Let Me Lie(80)
‘Just a moment.’
Throughout our brief exchange he has been walking towards me, and now he’s on the bottom step, the middle, the top …
‘Thank you.’
It isn’t that he forces his way into the house, more that I can’t think of a way to refuse him. Blood sings in my ears, and the tightness in my chest makes my breath come fast and shallow. I feel like I’m drowning.
Rita pushes past me and onto the drive, where she squats for a pee, then sniffs at the marks left by unseen cats. I call her. The lure of the cat is stronger, and selective deafness takes hold.
‘Rita – get here now!’
‘Through here?’ Murray’s on his way into the kitchen before I can stop him. There is no way he won’t see Mum. The back wall of the kitchen is an almost unbroken sheet of glass.
‘Rita!’ There are cars in the road – I can’t leave her. ‘Rita!’ Finally she lifts her head and looks at me. And then, after a pause long enough to make it clear that the decision to come inside is hers, she trots back into the house. I push the door hard, leaving it to slam on its own while I run after Murray Mackenzie. I hear a sharp sound – an exclamation.
Not now. Not like this. I wonder if he will arrest her himself, or whether he will wait here for uniformed officers to arrive. I wonder if he’ll let me say goodbye. If he’ll take me, too.
‘You have been busy.’
I move to stand next to him. Our neat pile of leaves and prunings is the only evidence that anyone has been in the garden. A finch flies across the patio to the fence, where Mum has replenished the bird feeder. It hangs upside down, pecking at the ball of peanut butter and seeds. Aside from the birds, the garden is empty.
Murray walks away from the window. He leans against the breakfast bar and I keep my gaze steadily on him, not daring to glance again at the garden. This man is too perceptive. Too shrewd.
‘What was it you wanted to speak to me about?’
‘I wondered how many mobile phones you had.’
The question takes me off guard. ‘Um … just the one.’ I slip my iPhone out of my back pocket and hold it up in evidence.
‘No others?’
‘No. I had a second phone for work, but I handed that back when I went on maternity leave.’
‘Do you remember what the brand was?’
‘Nokia, I think. What’s all this about?’
His smile is polite but guarded. ‘Just tying up some loose ends from the investigation into your parents’ deaths.’
I go to the sink and start washing my hands, scrubbing at the dirt under my fingernails. ‘I told you I’d changed my mind. I don’t think they were murdered. I told you to drop it.’
‘Yet you were so adamant …’
The tap runs hotter, burning my fingers until I can hardly bear to hold them under the water. ‘I wasn’t thinking straight.’ I scrub harder. ‘I’ve just had a baby.’ I add using my daughter as an excuse to my mental list of things to feel guilty about.
There’s a noise from outside.

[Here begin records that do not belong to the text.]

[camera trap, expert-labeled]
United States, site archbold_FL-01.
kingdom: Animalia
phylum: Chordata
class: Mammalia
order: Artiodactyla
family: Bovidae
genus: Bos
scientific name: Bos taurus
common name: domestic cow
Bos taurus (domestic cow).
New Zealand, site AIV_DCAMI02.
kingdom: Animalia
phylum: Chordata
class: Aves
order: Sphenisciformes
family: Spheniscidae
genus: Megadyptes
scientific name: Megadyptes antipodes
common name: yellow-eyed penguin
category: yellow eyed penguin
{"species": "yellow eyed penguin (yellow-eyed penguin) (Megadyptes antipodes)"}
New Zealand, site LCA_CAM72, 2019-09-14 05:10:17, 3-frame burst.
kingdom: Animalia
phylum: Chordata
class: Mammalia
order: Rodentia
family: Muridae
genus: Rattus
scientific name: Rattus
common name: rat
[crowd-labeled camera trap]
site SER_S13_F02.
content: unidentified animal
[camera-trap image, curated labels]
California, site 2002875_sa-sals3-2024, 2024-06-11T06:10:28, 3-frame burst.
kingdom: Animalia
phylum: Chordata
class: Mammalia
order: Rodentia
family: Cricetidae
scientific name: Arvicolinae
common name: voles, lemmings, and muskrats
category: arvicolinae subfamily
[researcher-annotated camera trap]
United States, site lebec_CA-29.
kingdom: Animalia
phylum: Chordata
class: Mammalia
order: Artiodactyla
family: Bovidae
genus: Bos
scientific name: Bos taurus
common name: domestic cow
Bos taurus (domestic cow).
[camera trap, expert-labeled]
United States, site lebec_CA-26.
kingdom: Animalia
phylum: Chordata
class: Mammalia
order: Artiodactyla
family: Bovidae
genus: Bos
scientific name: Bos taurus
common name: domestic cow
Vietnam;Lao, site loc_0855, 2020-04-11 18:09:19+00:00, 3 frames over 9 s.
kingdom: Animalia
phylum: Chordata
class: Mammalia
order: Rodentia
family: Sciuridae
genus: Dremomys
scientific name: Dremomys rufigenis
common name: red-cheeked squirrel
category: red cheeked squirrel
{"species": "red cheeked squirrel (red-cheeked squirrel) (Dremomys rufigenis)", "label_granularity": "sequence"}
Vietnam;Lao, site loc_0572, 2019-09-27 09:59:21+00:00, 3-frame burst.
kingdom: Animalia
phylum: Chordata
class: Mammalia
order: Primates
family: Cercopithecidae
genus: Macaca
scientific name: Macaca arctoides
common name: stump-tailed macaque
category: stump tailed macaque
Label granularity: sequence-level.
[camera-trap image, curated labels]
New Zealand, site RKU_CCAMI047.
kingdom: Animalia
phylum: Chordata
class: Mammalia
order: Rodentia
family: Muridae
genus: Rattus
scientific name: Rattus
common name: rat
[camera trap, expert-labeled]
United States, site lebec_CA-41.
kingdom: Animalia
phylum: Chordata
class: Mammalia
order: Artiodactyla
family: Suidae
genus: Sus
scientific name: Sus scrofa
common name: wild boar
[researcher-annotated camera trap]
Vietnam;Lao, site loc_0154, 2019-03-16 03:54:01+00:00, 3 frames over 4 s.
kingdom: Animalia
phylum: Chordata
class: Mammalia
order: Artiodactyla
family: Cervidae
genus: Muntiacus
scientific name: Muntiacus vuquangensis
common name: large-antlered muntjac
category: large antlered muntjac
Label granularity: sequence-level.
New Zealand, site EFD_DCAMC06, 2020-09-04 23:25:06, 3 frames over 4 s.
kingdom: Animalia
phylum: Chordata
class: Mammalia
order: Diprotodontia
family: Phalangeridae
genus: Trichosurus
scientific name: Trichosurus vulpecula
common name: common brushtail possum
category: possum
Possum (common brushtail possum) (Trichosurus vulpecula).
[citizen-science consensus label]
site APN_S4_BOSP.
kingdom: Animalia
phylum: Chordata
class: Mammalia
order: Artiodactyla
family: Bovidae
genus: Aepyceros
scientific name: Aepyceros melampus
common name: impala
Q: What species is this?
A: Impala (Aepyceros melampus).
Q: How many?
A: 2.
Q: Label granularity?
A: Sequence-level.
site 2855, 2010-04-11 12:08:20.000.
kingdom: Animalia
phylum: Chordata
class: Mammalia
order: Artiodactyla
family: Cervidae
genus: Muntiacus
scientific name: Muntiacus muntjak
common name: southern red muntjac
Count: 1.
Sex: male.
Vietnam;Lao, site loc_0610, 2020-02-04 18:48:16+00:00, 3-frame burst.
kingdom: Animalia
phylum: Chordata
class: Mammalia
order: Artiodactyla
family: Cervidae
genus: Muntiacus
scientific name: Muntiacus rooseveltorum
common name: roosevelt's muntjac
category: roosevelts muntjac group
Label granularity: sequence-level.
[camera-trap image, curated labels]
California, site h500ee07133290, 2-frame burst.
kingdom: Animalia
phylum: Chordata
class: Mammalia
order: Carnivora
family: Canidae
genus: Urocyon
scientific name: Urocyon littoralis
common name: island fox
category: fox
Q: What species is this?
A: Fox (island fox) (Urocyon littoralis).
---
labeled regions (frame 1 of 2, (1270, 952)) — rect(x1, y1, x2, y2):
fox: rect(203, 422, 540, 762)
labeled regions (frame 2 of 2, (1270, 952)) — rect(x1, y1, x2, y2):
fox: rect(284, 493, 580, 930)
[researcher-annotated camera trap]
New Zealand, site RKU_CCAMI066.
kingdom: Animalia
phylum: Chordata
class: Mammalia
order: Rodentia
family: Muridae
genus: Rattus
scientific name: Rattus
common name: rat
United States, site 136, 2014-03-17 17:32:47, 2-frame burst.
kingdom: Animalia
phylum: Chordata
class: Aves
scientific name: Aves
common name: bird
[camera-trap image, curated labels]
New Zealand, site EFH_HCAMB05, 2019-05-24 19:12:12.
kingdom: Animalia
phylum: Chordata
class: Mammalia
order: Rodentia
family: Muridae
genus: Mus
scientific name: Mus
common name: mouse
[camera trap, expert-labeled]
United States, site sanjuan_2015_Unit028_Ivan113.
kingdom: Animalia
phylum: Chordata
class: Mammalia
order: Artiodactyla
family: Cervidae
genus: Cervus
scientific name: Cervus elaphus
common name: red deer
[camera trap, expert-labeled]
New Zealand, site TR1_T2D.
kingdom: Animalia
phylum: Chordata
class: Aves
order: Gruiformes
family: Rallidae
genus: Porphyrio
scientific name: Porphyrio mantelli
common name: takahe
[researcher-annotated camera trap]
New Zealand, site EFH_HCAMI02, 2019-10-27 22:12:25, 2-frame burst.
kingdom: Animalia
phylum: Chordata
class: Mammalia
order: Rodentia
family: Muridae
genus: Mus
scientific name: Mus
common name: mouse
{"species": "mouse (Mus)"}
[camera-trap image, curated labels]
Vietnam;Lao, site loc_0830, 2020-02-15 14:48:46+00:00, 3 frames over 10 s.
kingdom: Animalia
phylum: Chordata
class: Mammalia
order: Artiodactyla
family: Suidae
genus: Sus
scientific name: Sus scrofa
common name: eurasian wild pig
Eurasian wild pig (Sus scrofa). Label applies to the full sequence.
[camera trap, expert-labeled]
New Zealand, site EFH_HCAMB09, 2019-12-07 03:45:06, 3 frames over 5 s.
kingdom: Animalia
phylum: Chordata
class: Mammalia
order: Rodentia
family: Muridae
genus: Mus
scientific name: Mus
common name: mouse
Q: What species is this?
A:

Something falling over. A rake; a spade; the wheelbarrow. I turn around, leaving the tap running. Murray isn’t looking outside. He’s looking at me.
‘Is your partner at home?’
‘He’s at work. It’s just me.’
‘I wonder …’ Murray breaks off. His face softens, losing the sharpness that makes me so uneasy. ‘I wonder if there’s anything you want to talk about.’
The pause stretches interminably.
My voice is a whisper. ‘No. Nothing.’
He gives a brief nod, and if I didn’t know he was a police officer, I might have thought that he looked rather sorry for me. Just disappointed, perhaps, not to have found what he was looking for.
‘I’ll be in touch.’
I walk him to the door, standing with one hand on Rita’s collar while he crosses the road and gets into an immaculately polished Volvo. I watch him drive away.
Rita pulls away, complaining, and I realise I’m shaking, holding her collar too tight for comfort. I drop to my knees and give her a fuss.
Mum’s waiting in the kitchen, her face ashen. ‘Who was that?’
‘The police.’ Articulating it makes it even more frightening, even more real.
‘What did he want?’ Her voice is as high-pitched as mine, her face as drawn.
‘He knows.’
FORTY-SEVEN
MURRAY
Nish was still talking to Sarah when Murray returned home.
‘That didn’t take long.’
‘She wasn’t exactly hospitable.’ Murray was trying to pinpoint exactly what had been wrong with the scene at Oak View. Anna had been jumpy, certainly, but there had been something else.
‘Did you ask her outright?’
Murray shook his head. ‘At this stage, we don’t know whether she’s only recently found out her parents are alive, or if she’s known from the start. If she’s guilty of conspiracy, she needs to be interviewed under caution by a warranted officer, not questioned in her kitchen by a has-been.’
Nish stood up. ‘Much as I’d like to stay, Gill will be sending out a search party if I don’t get back soon – we’re supposed to be going out later. Let me know if you turn anything up, won’t you?’